• _DATA UNDER STUDY_
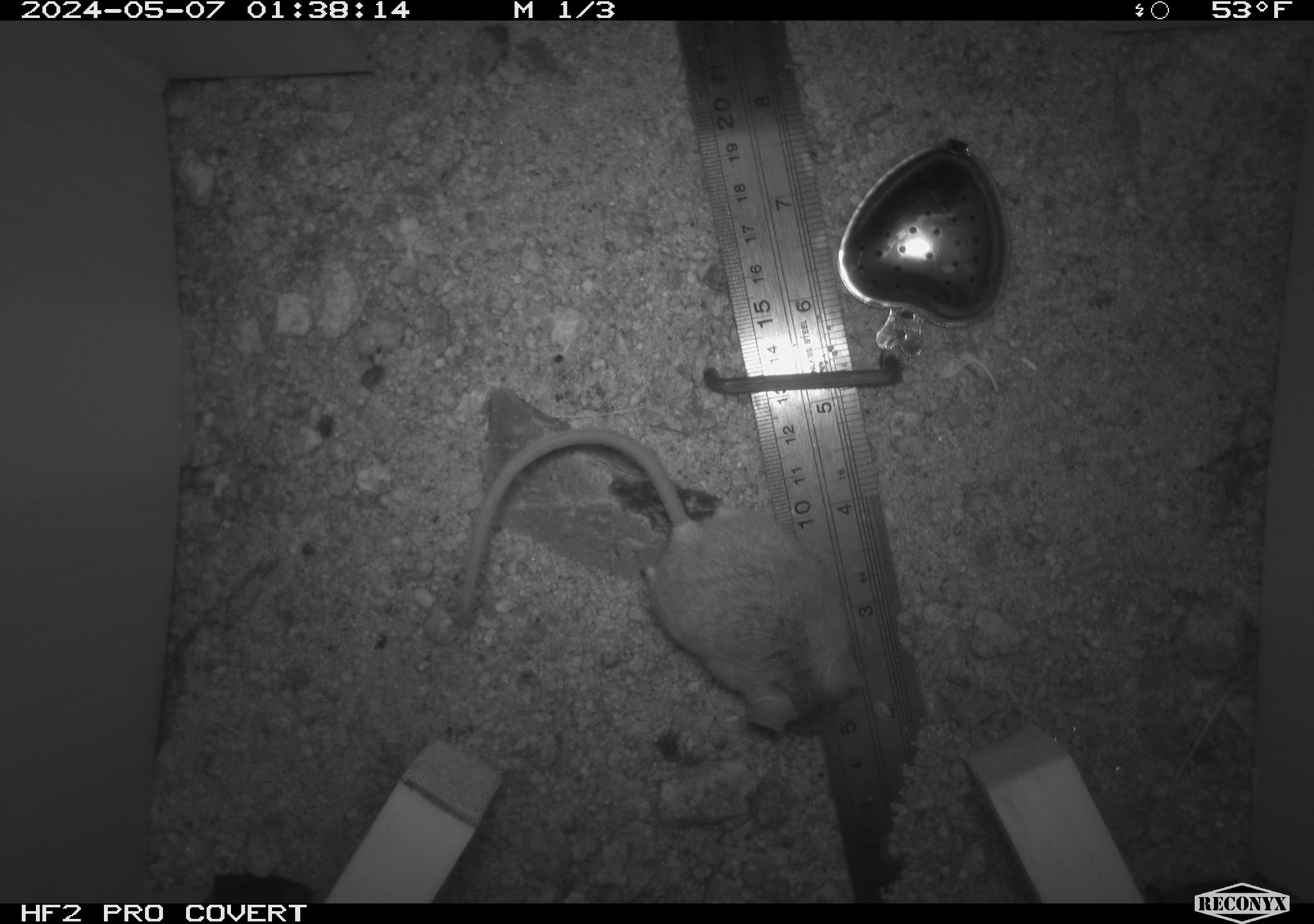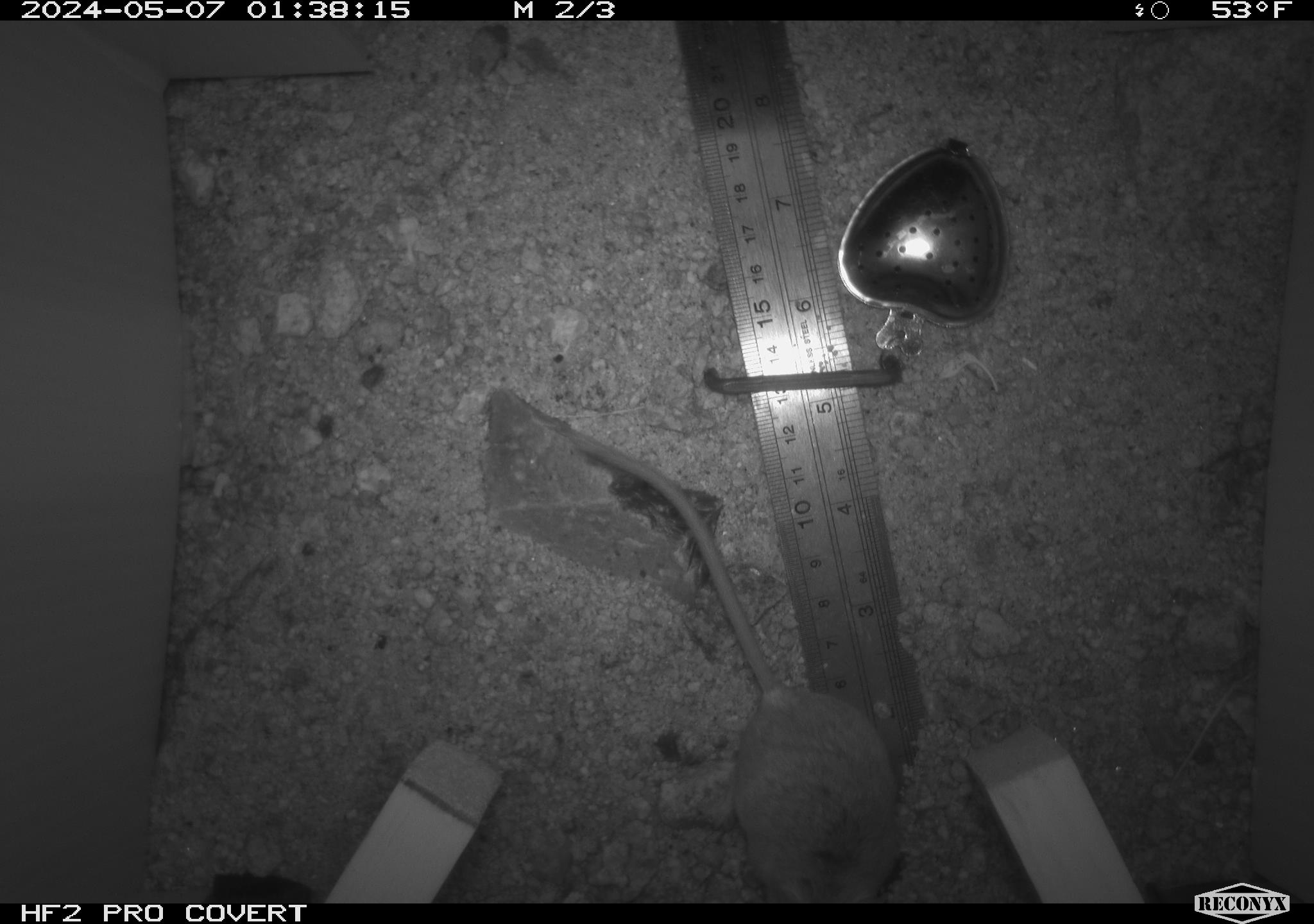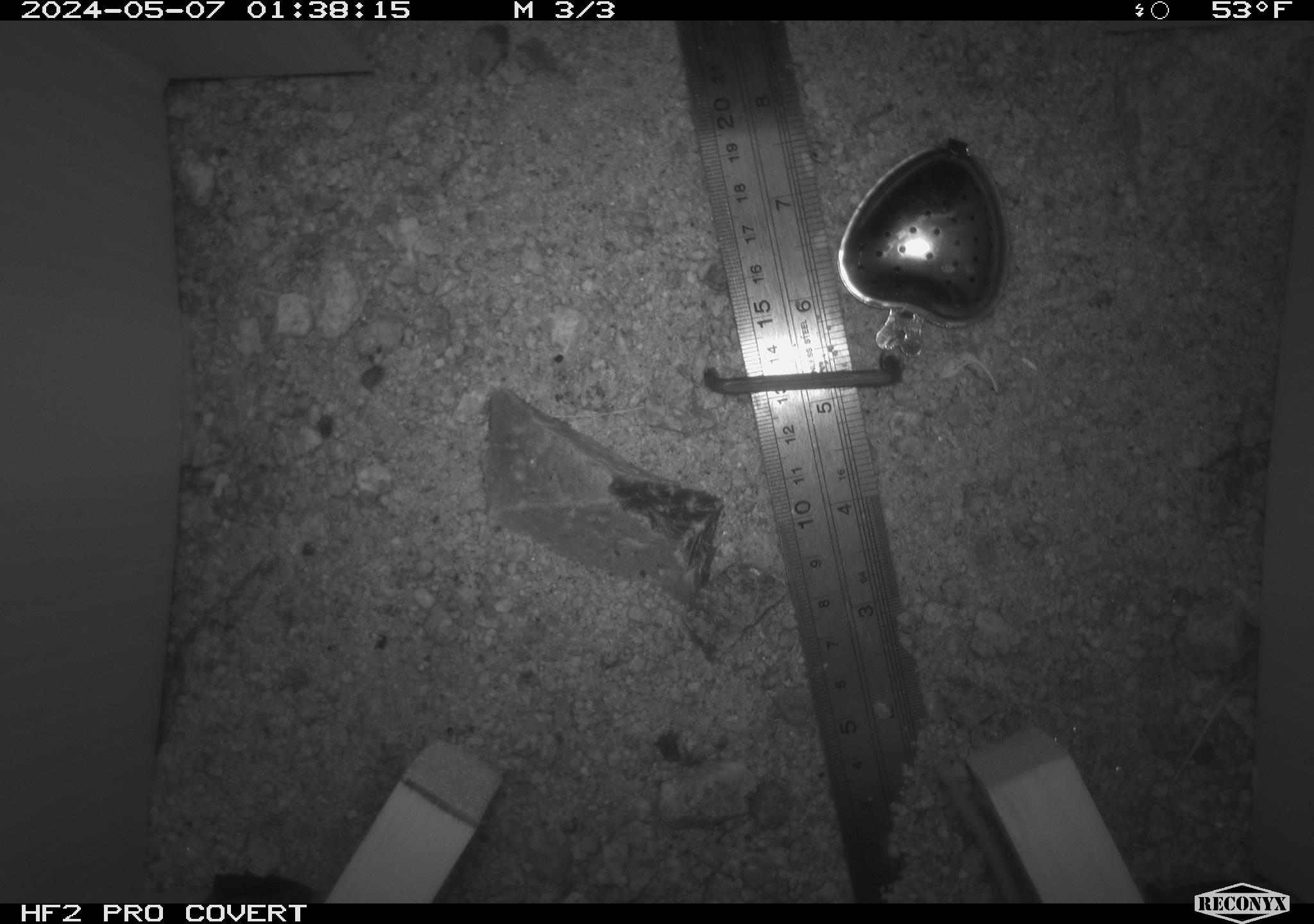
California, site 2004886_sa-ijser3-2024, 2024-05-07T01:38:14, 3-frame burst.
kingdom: Animalia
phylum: Chordata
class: Mammalia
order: Rodentia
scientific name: Rodentia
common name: mouse species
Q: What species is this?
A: Mouse species (Rodentia).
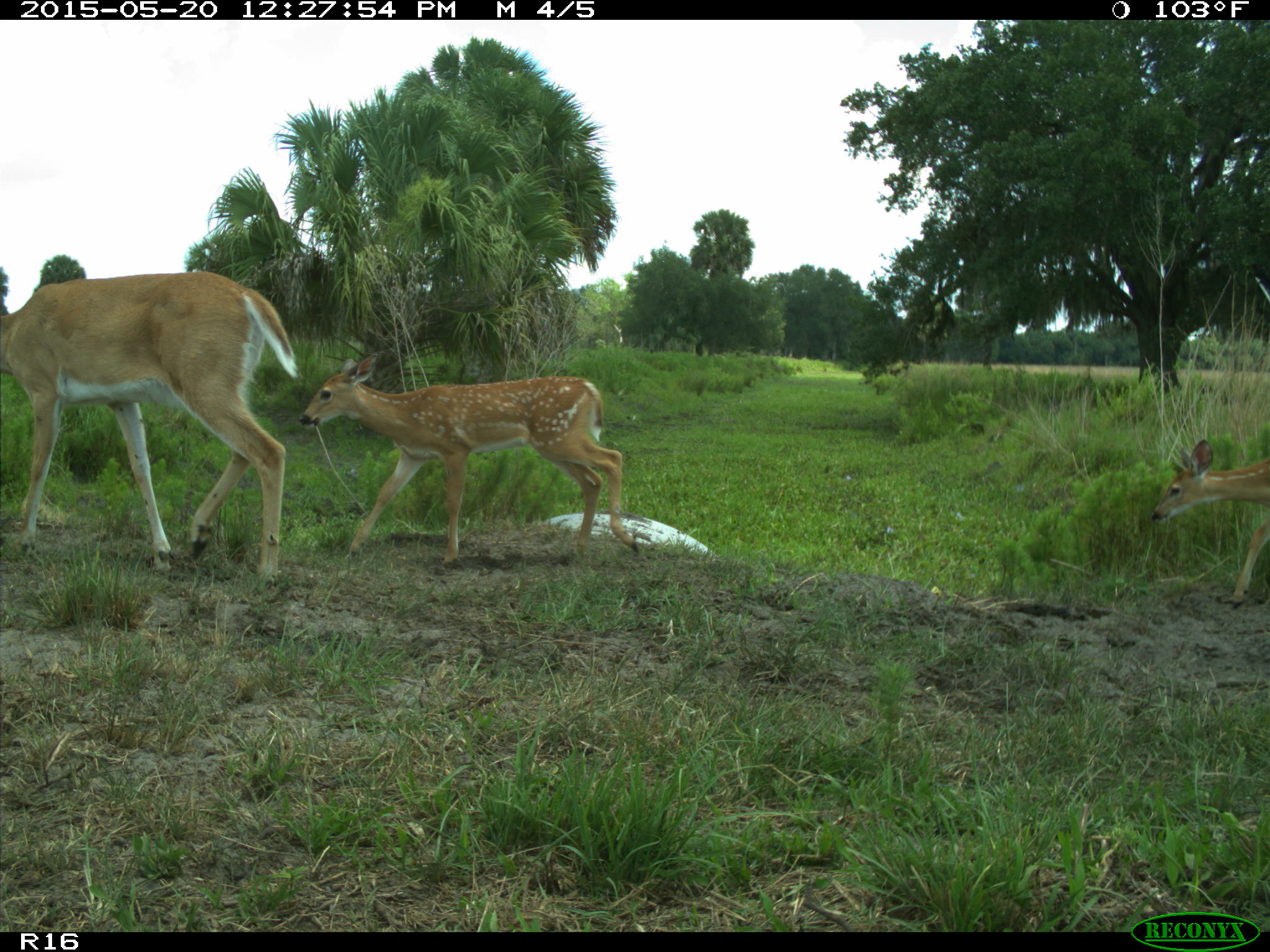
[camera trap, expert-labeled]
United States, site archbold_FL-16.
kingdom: Animalia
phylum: Chordata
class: Mammalia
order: Artiodactyla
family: Cervidae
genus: Odocoileus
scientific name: Odocoileus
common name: deer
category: unidentified deer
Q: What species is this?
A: Unidentified deer (deer) (Odocoileus).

• _WHAT IS NEEDED_
Each line from the one with "order: Artiodactyla" through the end of the records above should be written out exactly. No other line should appear.

• _RESULT OF THE EXERCISE_
order: Artiodactyla
family: Cervidae
genus: Odocoileus
scientific name: Odocoileus
common name: deer
category: unidentified deer
Q: What species is this?
A: Unidentified deer (deer) (Odocoileus).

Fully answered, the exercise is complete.